Let me focus on VC: I will cover M&A in another post.

I think that the European VC scene is a notably better place and that  THNGS ARE GETTING BETTER ALL THE TIME. 

  • The ecosystem for entrepreneurs is getting better: from uni spin-out hubs & clubs to booze fuelled dinner table debates.
  • The quality and segmentation of investors is getting better; from international success-stories like Index to small, ultra focussed funds like Eden Ventures. 
  • The DIALOGUE is getting better; I doff my cap to initiatives like open coffee club which fosters mutual understanding. I believe VC –entrepreneur relationships are far less adversarial and far more informed than they were 8 years ago. (Fred has a nice angle on this too)

It is this last point that raises the question: what is the point of advisors? Let me explain. In the bay area there are no corporate finance houses running Series A B or C rounds.  This is done in-house, by an NED or maybe by the lawyer. European VCs ask me: why do European entrepreneurs need people like First Capital?  I will turn to that in the next post.

April 12, 2007

European Ventue Capital valuations: Value or growth investing?

Venture Capital valuations are a thorny issue.

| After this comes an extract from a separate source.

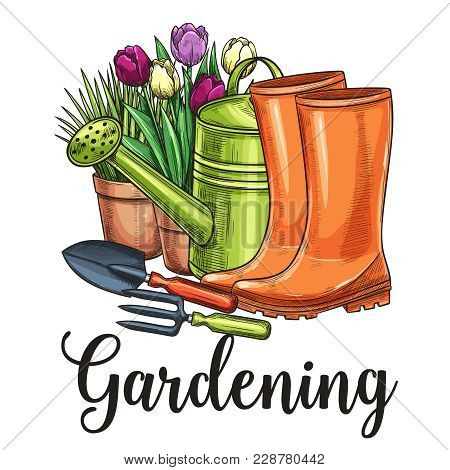 Hand Drawn Gardening Banner. Watering Can, Flowers In Pots, Garden Tools And Rubber Boots In Sketch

In an earlier post I pointed out an investor’s comment about European entrepreneurs being relatively unsophisticated when it came to getting a good valuation.

Once again I was interested to hear another recent outburst from a large well respected Euroepean early stage VC. His word were “we‘ve made 9 pre revenue investments over the last 24 months. They are high quality companies and we’ve had no competition on any of those deals.  Early stage VC is still cheap.”

I thought that VC was all about growth.  Have I missed the point? 

Maybe the thing that makes venture capital an attractive asset class is that it operates in the greyest part of the market.  Not grey because it is underhand or corrupt.  But grey because it is inefficient: because entry valuations CAN be cheap. Because it is easier to follow a path of value investing rather than growth investing.

Well maybe for some investors.  But did Index Ventures get into Skype cheap?  No. Did SEP get into CSR on the cheap? No.

Did Accel, Benchmark or Atlas get into Icera on the cheap?  No. Amadeus?  Certainly not.

Of course it would be stupid for any investor to pay too much.  If Index only had got 1% of Skype then it would have made no dent whatsoever in their IRR.  But bragging how cheaply you can into deals?  Not sure it helps any of us.

NB. Just after I wrote this I went for drinks with a bunch of investors.  One partner at a tier one and half fund told me that he is delighted with competitive deals and efficient market: he is confident that his firm can differentiate themselves as sufficiently value add to not have to pay top whack. And I didn’t even prompt him!